I limiti al cumulo – Gli invalidi prendono l’assegno pieno se hanno altri redditi non superiori a 4 volte il minimo calcolato su 13 mensilità (dal 2020 circa 26.783), mentre ne percepiscono solo il 75% se i redditi da altre fonti sono tra 4 e 5 volte il minimo (tra 26.783 e 33.479 euro l’anno) e solo il 50% se hanno altri redditi superiori a 5 volte il minimo (dal 2020 circa 33.479 euro l’anno). Vedovi e vedove – che in assenza di figli hanno diritto al 60% della pensione che veniva percepita dal coniuge – subiscono invece una riduzione del 25% in caso di redditi superiori a 3 volte il minimo, del 40% se già incassano da altre fonti più di 4 volte il minimo e del 50% se hanno redditi extra pari a oltre 5 volte il trattamento minimo.

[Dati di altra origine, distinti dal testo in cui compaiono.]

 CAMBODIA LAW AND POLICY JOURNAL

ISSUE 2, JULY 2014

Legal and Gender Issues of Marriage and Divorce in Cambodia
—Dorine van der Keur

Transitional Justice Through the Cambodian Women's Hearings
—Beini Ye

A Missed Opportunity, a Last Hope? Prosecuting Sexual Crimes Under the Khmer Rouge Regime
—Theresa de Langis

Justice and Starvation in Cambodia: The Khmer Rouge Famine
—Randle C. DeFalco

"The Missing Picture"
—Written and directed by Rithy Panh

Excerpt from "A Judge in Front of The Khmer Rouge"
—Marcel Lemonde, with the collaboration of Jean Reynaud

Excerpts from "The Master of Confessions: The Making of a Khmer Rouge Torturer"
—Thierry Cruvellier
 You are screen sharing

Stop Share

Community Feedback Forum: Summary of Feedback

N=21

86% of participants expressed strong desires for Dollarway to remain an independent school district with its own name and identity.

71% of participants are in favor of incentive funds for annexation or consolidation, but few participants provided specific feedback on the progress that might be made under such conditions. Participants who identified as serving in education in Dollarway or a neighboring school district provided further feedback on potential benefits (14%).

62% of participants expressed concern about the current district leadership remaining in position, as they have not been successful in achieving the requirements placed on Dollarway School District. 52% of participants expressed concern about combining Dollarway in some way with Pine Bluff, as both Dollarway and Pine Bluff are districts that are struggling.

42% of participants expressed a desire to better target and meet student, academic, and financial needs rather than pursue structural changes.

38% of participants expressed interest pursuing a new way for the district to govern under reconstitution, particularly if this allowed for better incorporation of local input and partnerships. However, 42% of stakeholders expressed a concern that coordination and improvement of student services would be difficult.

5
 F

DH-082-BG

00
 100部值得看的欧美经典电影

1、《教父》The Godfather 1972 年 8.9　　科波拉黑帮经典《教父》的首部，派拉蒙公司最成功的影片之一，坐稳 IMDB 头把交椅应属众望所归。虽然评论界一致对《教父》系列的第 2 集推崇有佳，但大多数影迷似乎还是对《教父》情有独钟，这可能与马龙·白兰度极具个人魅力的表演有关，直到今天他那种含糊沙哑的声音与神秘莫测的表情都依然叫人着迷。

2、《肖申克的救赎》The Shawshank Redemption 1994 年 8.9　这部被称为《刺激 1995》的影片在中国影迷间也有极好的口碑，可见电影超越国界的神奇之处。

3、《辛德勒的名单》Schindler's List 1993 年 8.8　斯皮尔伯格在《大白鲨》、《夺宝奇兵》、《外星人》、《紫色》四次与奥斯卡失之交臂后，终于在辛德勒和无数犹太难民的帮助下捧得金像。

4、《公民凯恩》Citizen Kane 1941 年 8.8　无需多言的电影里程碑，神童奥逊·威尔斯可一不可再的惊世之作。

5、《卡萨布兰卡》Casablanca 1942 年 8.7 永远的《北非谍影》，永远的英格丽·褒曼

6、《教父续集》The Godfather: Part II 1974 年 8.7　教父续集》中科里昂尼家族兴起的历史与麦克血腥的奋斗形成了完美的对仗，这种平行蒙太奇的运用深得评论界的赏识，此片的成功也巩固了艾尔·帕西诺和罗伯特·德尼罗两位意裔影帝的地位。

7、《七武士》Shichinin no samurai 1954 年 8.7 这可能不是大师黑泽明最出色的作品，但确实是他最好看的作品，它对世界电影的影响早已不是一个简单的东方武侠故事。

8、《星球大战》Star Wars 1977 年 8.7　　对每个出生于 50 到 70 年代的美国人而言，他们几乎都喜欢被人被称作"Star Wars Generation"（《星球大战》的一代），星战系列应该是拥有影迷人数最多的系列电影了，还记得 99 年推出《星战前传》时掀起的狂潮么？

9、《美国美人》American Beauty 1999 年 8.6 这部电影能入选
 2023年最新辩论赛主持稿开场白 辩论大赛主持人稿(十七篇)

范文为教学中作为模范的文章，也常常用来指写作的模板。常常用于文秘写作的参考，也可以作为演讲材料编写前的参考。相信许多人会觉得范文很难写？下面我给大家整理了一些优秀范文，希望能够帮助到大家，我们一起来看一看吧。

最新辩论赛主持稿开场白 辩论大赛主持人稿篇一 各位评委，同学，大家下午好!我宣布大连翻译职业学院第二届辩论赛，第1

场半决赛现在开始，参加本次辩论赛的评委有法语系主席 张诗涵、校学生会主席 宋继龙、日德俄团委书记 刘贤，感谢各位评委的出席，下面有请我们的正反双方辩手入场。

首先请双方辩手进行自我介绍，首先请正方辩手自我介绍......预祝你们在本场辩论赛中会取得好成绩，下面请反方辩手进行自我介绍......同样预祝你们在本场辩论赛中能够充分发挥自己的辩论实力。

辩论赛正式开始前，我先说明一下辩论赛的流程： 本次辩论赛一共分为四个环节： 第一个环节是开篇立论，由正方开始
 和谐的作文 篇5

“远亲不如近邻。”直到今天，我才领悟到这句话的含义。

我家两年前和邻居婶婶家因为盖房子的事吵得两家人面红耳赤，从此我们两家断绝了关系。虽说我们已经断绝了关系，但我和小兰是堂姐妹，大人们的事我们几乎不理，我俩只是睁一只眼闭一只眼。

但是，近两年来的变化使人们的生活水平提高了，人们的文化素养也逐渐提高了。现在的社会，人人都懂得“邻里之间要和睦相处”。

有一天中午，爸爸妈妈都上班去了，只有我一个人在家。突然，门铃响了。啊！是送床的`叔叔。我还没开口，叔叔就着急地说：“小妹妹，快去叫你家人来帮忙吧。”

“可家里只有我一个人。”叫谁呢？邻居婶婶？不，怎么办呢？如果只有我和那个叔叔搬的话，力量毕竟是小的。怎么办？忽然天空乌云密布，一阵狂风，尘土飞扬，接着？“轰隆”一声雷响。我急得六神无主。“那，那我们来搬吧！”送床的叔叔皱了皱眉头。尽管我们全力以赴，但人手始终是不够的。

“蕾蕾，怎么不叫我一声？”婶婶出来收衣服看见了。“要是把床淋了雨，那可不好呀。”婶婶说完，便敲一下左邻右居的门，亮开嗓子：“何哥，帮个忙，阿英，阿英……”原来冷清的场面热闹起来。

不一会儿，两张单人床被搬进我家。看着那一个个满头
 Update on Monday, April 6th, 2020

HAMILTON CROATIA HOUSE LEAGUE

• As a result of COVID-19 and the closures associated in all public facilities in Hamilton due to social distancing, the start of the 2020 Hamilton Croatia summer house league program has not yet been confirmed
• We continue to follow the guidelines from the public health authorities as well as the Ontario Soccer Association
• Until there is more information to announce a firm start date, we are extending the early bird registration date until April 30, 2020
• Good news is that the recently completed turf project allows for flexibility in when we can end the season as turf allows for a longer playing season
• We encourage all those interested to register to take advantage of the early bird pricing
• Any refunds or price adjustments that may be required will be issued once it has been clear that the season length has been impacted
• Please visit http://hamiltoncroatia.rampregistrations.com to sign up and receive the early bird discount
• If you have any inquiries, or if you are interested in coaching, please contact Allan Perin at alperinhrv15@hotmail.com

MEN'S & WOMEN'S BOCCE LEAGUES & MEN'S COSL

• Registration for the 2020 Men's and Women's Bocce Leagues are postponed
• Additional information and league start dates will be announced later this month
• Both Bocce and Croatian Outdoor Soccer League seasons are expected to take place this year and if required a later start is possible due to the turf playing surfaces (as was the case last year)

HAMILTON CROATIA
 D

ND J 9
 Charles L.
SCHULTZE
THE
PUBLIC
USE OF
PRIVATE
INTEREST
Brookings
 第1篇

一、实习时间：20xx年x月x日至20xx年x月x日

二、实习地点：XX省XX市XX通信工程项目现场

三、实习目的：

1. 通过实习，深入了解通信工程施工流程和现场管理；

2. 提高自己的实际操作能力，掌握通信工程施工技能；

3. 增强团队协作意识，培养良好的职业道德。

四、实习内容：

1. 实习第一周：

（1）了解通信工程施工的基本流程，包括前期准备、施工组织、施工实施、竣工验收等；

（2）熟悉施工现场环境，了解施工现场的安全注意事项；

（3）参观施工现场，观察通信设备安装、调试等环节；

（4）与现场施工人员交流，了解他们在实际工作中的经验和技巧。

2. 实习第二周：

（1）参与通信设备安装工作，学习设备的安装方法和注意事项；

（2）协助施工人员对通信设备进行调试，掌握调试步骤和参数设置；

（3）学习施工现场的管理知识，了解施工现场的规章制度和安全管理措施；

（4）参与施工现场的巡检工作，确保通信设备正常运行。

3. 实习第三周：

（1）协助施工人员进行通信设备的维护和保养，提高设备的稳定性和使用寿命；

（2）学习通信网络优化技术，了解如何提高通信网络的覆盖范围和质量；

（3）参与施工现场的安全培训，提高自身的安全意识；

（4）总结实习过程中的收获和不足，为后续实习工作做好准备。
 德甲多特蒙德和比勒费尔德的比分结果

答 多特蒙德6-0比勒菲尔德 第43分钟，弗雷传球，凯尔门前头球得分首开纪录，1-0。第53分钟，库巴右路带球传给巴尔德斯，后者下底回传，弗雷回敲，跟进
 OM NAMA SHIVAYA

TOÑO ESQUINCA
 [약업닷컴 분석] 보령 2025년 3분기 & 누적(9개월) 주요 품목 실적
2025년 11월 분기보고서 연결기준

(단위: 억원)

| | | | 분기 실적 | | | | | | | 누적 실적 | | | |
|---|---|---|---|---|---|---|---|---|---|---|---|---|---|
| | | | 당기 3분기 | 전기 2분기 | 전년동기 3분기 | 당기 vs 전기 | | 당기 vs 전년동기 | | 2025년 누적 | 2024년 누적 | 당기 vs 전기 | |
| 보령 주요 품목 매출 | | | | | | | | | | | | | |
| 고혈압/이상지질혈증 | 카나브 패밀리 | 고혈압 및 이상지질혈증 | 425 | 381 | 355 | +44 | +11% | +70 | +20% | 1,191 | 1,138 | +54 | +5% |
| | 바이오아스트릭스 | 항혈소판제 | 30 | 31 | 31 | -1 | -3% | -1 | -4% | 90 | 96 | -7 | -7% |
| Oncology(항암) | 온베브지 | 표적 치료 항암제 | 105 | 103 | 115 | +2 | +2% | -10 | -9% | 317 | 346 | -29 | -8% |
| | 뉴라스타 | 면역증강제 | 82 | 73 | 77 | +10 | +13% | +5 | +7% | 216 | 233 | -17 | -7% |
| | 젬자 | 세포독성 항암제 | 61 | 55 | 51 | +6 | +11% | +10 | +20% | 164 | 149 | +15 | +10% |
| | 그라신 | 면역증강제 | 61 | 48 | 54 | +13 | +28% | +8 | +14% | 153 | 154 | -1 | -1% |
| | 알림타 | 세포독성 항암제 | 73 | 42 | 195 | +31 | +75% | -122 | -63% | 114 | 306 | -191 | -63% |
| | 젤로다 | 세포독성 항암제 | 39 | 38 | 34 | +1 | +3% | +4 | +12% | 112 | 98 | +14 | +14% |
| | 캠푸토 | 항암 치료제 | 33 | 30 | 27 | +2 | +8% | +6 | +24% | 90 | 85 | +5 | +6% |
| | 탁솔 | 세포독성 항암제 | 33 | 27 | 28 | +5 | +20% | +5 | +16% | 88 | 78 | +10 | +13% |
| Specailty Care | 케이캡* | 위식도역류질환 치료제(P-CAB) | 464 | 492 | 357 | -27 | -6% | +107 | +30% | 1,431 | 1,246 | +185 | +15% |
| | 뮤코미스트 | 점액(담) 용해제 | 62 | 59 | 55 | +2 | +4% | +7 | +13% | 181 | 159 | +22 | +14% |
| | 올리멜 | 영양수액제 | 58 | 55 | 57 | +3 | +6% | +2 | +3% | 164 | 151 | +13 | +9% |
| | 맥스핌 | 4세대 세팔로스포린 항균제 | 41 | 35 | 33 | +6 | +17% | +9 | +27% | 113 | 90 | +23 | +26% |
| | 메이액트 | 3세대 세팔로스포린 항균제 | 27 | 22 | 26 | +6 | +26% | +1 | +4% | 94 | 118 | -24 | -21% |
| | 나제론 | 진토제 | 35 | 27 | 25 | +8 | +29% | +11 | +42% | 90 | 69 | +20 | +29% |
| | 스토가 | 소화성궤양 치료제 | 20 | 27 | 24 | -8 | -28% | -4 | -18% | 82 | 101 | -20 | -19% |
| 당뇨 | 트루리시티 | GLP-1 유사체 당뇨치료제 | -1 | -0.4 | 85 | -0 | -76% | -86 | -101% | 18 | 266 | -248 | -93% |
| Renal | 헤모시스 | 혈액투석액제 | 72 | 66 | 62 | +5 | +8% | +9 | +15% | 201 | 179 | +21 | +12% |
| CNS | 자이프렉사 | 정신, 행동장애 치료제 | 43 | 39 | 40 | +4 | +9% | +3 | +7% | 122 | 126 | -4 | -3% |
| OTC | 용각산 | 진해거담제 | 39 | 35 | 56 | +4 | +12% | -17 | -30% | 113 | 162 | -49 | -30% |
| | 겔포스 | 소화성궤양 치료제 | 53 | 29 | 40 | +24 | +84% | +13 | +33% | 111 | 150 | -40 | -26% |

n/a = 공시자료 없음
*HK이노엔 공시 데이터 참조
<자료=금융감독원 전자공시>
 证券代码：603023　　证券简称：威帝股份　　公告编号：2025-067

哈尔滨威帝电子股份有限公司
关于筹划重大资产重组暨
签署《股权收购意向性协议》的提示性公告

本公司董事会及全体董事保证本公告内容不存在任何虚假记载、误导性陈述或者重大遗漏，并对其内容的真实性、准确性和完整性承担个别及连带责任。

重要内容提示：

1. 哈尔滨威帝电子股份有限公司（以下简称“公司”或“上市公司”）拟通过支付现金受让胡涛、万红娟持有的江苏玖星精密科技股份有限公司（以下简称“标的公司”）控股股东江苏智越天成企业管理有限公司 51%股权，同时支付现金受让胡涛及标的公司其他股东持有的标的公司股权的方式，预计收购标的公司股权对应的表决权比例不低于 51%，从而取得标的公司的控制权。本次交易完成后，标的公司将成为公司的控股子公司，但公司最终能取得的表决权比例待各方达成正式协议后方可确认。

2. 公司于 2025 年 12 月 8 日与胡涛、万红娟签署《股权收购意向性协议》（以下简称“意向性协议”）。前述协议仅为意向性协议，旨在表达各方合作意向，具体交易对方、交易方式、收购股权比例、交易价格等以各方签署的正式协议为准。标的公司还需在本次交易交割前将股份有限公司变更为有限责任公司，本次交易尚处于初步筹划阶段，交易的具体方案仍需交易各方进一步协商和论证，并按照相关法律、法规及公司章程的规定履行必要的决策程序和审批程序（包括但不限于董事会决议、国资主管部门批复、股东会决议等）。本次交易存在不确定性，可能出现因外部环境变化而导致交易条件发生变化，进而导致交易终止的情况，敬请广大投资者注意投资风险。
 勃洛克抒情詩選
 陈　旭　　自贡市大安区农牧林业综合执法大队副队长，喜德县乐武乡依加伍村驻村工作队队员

Il Giornale commenta il decreto che non c’è: “Governo macellaio, nessuna pietas” – Il Giornale nel pezzo principale riconosce che quelli a pensioni di invalidità e superstiti sono “i tagli di sempre, consistenti e fissi”. Il commento però parte dal presupposto che a calare “il coltello” sugli assegni è stato il “macellaio” governo Conte. E già che c’è chiosa: “Le vedove e i vedovi e gli invalidi se hanno un reddito mensile superiore a 2000 euro, non hanno diritto al rispetto del loro status di persone, che hanno perso una parte di sé medesime: nel proprio corpo o nella propria vita coniugale. La pietas umana di questo governo, fiero dei propri risultati, si ferma a questa soglia pecuniaria”. E ancora: “Il macellaio ha il manico del coltello. Mutatis mutandi (sic, ndr), il governo Conte bis decide di quanto tagliare le pensioni di vedovi e di quanto quelle degli invalidi. Il cittadino elettore, contribuente, non ha voce in capitolo. Ed inoltre non viene neppure informato dei tagli qualche settimana prima che vengano annunciati”. Anche se il taglio risale al 1995.